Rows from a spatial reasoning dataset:
-------
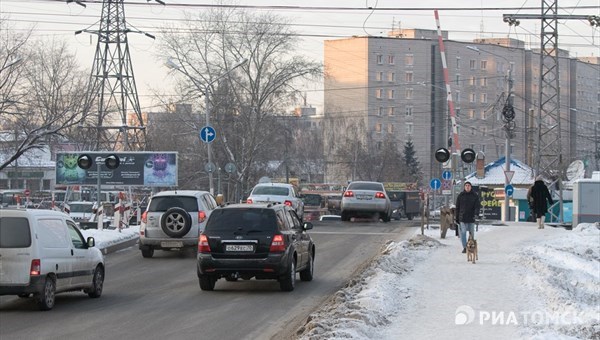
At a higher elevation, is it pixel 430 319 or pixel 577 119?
pixel 577 119

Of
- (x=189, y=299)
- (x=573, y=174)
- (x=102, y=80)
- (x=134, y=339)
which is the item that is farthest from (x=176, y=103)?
(x=134, y=339)

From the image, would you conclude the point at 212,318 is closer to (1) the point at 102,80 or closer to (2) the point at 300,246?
(2) the point at 300,246

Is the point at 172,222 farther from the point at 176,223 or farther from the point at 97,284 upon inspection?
the point at 97,284

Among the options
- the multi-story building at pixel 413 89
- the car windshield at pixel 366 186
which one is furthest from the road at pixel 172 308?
the multi-story building at pixel 413 89

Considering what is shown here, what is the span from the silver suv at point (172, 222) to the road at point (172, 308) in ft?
3.97

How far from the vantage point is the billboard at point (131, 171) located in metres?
43.8

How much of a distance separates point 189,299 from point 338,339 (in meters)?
6.94

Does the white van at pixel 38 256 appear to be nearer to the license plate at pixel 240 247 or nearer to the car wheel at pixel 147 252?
the license plate at pixel 240 247

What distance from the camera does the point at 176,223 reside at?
24828 millimetres

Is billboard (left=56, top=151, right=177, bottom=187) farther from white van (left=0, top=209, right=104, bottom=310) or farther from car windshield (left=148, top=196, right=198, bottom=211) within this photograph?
white van (left=0, top=209, right=104, bottom=310)

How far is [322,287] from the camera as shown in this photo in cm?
1819

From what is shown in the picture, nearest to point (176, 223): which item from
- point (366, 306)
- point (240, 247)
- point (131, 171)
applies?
point (240, 247)

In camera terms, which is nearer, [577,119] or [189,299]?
[189,299]

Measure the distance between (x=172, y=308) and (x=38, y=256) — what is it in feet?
7.32
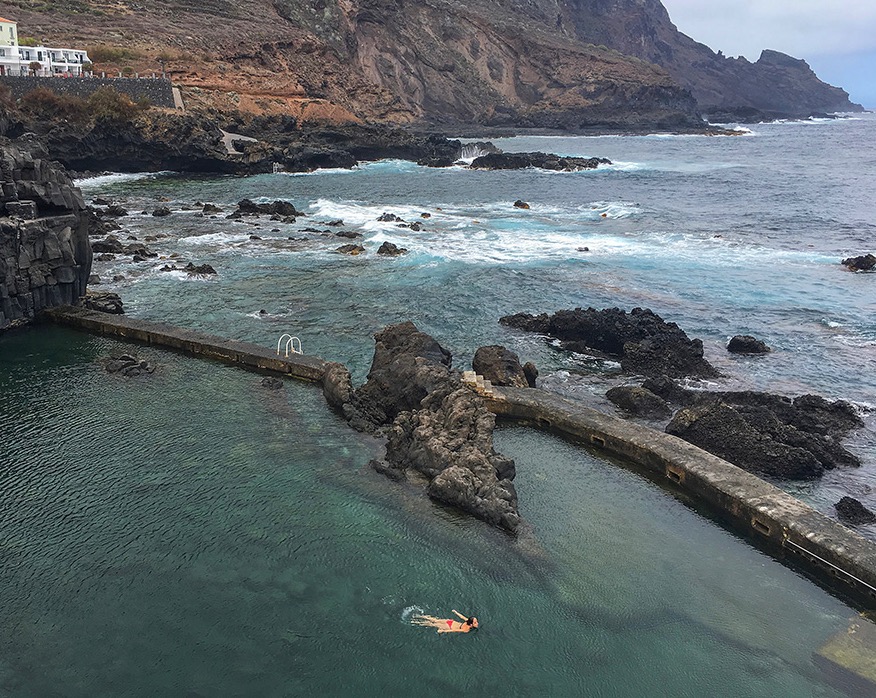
-------
#### Challenge:
Convert the lines of the listing, from the line containing "From what is" through the end of the listing (both ends included), into a numbered list. Omit blank lines and leave out any pictures.

#### Full solution:
1. From what is shown in the picture, nearest to point (176, 223): which item from
2. - point (366, 306)
3. - point (240, 247)
4. - point (131, 171)
5. applies?
6. point (240, 247)
7. In camera terms, which is nearer, [577,119] or [189,299]?
8. [189,299]
9. Measure the distance between (x=172, y=308) and (x=38, y=256) — what is it in feet?
10. 7.32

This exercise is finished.